By Benjamin Ross
April 9, 2019 | Patients rely on the primary care doctor to knowledgably evaluate their symptoms and correctly come to a diagnosis.
But what if the primary care doctor doesn’t have the proper training to make an accurate diagnosis, or the doctor most qualified to make the diagnosis is miles away? This is where point-of-care testing (POCT) comes in, says Gerald Kost.
Kost, Director of the Point-of-Care Testing Center for Teaching and Research (POCT•CTR) and Emeritus Professor in the School of Medicine at University of California, Davis, has spent a good amount of time in Vietnam, starting an educational program and an international collaborative group with Hue University, as well as surveying primary care doctors and hospital staff on needs assessment. When speaking at the Molecular Medicine Tri-Conference in San Francisco, Kost shared the plight primary care doctors in that region face.
It’s impossible to implement POCT in the abstract, Kost said. “We want to work within the context of the network healthcare system that is in this specific country, this specific region, which are all governed by the typology and geography and culture.”
Kost and his team spent over two years in Vietnam, surveying hospital staff within the Thua Thien Hue Province in Central Vietnam about the quality of diagnostic testing in their region. The results of that survey were published in NCBI (DOI: 10.1097/POC.0000000000000167).
“The hard part about Vietnam is you have these great ideas and all these wonderful technologies, but then you have to do it,” Kost said.
The “doing” is limited by the experience of the doctors and the geography of the region, said Kost. He recalled several instances where nurses would pull him aside because the doctors, fresh from med school and conscripted to work for the Vietnam government in a rural area, were not trained to handle the lack of resources. “We need [POCT] because it helps educate the young doctors,” he said.
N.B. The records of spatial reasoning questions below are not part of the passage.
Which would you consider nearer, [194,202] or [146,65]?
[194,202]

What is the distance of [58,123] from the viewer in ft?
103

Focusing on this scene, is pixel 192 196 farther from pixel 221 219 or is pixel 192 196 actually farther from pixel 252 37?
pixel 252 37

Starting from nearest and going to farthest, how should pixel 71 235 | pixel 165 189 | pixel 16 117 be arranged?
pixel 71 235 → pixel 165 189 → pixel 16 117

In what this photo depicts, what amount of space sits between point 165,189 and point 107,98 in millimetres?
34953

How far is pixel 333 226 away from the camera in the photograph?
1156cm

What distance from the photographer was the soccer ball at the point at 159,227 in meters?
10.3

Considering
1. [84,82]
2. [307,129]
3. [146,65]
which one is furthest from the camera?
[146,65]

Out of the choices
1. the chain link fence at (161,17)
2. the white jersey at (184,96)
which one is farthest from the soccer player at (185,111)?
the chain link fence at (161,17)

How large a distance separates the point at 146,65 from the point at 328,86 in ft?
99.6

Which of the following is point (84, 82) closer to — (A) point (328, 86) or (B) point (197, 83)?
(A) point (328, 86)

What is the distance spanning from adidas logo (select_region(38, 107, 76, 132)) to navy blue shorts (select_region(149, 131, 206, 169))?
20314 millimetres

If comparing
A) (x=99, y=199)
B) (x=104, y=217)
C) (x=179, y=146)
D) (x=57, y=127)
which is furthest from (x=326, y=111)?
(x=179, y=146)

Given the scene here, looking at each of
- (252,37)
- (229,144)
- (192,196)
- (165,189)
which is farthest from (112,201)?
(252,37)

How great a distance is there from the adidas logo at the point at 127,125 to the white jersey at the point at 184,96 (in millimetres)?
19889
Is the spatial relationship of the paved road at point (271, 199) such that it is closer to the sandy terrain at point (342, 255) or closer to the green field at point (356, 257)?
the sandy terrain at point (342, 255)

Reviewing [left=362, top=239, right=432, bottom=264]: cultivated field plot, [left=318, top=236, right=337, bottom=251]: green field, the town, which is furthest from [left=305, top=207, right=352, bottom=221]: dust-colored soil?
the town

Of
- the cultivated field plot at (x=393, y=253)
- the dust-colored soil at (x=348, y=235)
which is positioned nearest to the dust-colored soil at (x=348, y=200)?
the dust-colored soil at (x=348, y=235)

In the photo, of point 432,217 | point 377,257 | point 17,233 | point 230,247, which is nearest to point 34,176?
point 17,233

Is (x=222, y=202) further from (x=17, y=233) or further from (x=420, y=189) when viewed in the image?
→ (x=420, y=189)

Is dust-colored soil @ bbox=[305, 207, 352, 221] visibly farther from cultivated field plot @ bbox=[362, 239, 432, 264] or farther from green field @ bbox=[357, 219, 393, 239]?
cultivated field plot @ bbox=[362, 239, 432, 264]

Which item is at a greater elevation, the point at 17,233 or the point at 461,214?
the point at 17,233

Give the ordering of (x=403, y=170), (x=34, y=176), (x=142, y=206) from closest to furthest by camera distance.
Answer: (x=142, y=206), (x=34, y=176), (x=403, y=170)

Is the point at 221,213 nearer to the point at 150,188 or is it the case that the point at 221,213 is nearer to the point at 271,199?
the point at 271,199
“Education is fundamental to progress,” Kost and his co-authors wrote in their survey. “Progress is vital for social equity, and social equity is inherent in sustainable POC culture.”
The lack of training results in POCT being used a default technology for diagnostics, Kost said. According to survey results, over 92% of hospitals used POCT to diagnose acute myocardial infarction (AMI), among other diseases.
On the geography end, Kost said that oftentimes qualified doctors would not be within travel distance.
“You’d get to a regional hospital and there would be no interventional cardiologist in the area, so what could you do?” said Kost. POCT enabled doctors to rule in a diagnosis before they would send their patient to another hospital miles away.
“The concept we wanted to introduce was to try to get [POCT] introduced and organized into their emergency medical system so they could diagnose people quicker,” Kost said. The concept, called Spatial Care Paths (SCPs), which help define the most efficient routes for rescuing, diagnosing, and treating patients.
“Transport services, equipment, boats, and vehicles. . .should be improved substantially, and in particular, coordinated SCPs must be designed and implemented so that the time to diagnosis and treatment is less than one hour,” Kost wrote in his survey.
“Instead of having the patient in a rural area move from hospital to hospital to get the care they need, we simply suggest we bypass this by putting [POCT] very close to where the patient is to rule in a diagnosis, and then moving them to a hospital for the proper care,” Kost said.
Kost is currently doing similar analysis in other areas of the world, such as Taiwan and the Philippines, though nothing has been implemented yet. “Though we haven’t tested anything yet, the theory is we could speed up everything in these coastal, linear provinces by placing [POCT] in the right place.”